Kidslingo Spanish, run as a lunchtime club, introduces language learning in a playful format that suits short attention spans, while still building confidence in speaking.
Little Sew ‘n’ Sews offers a different kind of fine-motor challenge, which can support handwriting stamina and careful following of instructions, especially helpful for some children in Year 1 and Year 2.
Chelsea FC Soccer School and Starz Ballet indicate a mix of sport and performance-based options, useful for families balancing energy outlets with confidence-building activities.
Music provision also has detail. The curriculum page describes weekly instrument lessons for Year 1 with a specialist, and names specific instruments across the programme, including ukulele, recorder, drums, and bamboo tamboo. That kind of early instrumental exposure can help children find “their thing” before junior school, where clubs may be more competitive.
For pupils eligible for Pupil Premium, the school states they can access a free after-school activity each term, plus support with trips and uniform. This matters because it protects access to the enrichment side of school life, not just classroom interventions.
The published school day runs 8:50am to 3:20pm, with registration at 8:50am, a 9:00am start, and lunch from 12:00pm to 1:00pm.
Wraparound care is available via Woodpeckers Breakfast and After School Club, which the school site describes as running from 7:30am until 5:45pm during term time. (This is a paid childcare service; families should confirm current session pricing and availability directly with the provider.)
On travel, the historic inspection record references active encouragement of walking and a travel plan approach, which is consistent with many infant schools in residential areas where drop-off congestion can be an issue.
Oversubscription pressure. With more than two applications per place in the most recent snapshot here, admission can be competitive. Have a realistic Plan B and understand the oversubscription criteria early.
Consistency work still in progress. The latest inspection highlights that teaching does not always match the planned curriculum content precisely in every area. For some children, that variation matters, especially if they need highly consistent instruction.
Optional clubs add cost. Several enrichment activities are paid sessions. This is normal, but worth budgeting for if clubs are part of what attracts you to the school.
Gomer Infant School’s defining strength is how it builds confident, emotionally literate young pupils while keeping the core educational offer securely on track. Personal development is not treated as “nice to have”; it is a structured part of the school’s approach, and the early reading systems look well organised.

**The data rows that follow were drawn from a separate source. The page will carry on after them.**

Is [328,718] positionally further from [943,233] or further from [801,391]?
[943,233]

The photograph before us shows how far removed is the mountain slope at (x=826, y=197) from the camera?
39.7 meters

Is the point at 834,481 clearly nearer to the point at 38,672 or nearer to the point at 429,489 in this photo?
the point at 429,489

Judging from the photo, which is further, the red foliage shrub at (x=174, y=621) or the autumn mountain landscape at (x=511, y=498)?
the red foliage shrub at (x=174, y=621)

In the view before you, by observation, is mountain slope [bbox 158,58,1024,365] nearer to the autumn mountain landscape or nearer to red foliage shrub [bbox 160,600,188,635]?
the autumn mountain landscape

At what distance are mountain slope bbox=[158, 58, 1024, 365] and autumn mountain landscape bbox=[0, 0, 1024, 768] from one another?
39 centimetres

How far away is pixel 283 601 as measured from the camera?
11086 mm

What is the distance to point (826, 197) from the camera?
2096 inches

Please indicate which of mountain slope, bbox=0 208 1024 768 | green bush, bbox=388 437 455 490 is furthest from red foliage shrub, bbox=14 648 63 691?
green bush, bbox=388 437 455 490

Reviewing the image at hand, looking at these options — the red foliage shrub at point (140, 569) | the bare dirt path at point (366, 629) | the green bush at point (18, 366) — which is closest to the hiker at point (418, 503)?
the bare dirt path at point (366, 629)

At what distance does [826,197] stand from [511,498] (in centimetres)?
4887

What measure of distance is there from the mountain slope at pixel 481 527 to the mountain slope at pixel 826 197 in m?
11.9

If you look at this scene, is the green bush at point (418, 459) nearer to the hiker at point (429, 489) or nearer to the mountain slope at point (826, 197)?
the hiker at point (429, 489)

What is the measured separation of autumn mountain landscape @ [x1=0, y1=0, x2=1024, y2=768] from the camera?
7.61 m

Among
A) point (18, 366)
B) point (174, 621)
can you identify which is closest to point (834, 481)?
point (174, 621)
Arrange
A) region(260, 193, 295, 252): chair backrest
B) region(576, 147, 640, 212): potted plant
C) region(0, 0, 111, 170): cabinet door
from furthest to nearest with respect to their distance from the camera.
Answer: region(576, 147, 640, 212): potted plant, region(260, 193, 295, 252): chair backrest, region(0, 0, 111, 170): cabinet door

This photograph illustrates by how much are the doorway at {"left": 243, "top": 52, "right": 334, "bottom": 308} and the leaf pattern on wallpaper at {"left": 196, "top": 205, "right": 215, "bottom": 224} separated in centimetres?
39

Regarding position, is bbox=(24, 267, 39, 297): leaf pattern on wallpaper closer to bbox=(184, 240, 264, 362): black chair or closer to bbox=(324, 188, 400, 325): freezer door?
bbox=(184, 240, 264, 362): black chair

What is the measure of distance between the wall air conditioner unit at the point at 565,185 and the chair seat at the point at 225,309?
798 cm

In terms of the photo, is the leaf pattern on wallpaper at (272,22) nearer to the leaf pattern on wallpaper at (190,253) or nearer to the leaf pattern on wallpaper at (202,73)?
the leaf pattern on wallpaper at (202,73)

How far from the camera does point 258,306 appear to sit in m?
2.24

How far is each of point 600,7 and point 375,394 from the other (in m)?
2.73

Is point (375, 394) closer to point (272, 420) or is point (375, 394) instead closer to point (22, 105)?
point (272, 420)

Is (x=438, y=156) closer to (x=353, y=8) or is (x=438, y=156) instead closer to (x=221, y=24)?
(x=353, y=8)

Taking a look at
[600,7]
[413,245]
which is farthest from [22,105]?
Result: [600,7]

Who it suits: families who want a traditional infant-school experience with clear routines, strong wellbeing scaffolding, and a concrete approach to values, especially those planning a smooth Year 3 transfer locally. The main challenge is securing a place when demand runs high.
Yes, on the most recent published evidence. The latest inspection (November 2024) judged quality of education, behaviour and attitudes, leadership and management, and early years provision as Good, with personal development Outstanding.
Reception applications are made through Hampshire’s coordinated admissions process. For September 2026 entry, applications open 1 November 2025, close 15 January 2026, and offer day is 16 April 2026.
It can be. In the most recent admissions snapshot provided here, there were 112 applications for 50 offers, and the school is recorded as oversubscribed.
Yes. The school site references Woodpeckers Breakfast and After School Club running from 7:30am until 5:45pm in term time.
The school lists a mix including Gomer Glee (singing), Kidslingo Spanish, Little Sew ‘n’ Sews, Chelsea FC Soccer School, and Starz Ballet.